### TASK DETAILS:
Copy every line of the entries that includes the word "this".

### SOURCE RECORDS:
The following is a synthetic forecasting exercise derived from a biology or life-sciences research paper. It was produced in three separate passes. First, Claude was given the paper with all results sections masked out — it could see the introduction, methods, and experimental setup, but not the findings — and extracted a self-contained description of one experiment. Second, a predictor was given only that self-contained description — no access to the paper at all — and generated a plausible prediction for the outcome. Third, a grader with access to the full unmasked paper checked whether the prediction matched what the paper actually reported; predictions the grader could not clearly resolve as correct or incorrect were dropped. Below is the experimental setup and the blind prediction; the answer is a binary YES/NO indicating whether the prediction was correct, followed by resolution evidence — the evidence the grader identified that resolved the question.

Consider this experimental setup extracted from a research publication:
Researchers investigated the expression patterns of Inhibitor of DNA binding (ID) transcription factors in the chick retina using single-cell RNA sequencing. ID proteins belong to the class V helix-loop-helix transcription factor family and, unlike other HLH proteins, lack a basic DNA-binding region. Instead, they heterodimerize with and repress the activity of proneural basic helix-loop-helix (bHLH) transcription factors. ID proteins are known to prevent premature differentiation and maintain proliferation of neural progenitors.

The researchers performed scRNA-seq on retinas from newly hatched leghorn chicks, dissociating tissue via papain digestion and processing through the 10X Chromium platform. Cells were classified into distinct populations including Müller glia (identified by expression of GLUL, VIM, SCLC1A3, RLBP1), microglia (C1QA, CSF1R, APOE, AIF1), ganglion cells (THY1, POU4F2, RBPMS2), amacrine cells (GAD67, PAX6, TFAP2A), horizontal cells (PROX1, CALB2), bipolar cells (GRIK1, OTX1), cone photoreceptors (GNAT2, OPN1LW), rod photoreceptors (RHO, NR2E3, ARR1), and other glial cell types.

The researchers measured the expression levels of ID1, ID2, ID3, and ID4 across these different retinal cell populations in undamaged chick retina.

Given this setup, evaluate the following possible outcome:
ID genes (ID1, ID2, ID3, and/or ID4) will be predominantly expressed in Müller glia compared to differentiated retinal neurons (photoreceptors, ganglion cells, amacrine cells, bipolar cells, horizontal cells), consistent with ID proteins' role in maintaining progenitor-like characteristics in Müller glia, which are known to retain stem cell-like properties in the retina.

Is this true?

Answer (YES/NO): NO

### SOLVED PROBLEM:
Consider this experimental setup extracted from a research publication:
Given this setup, evaluate the following possible outcome:
Is this true?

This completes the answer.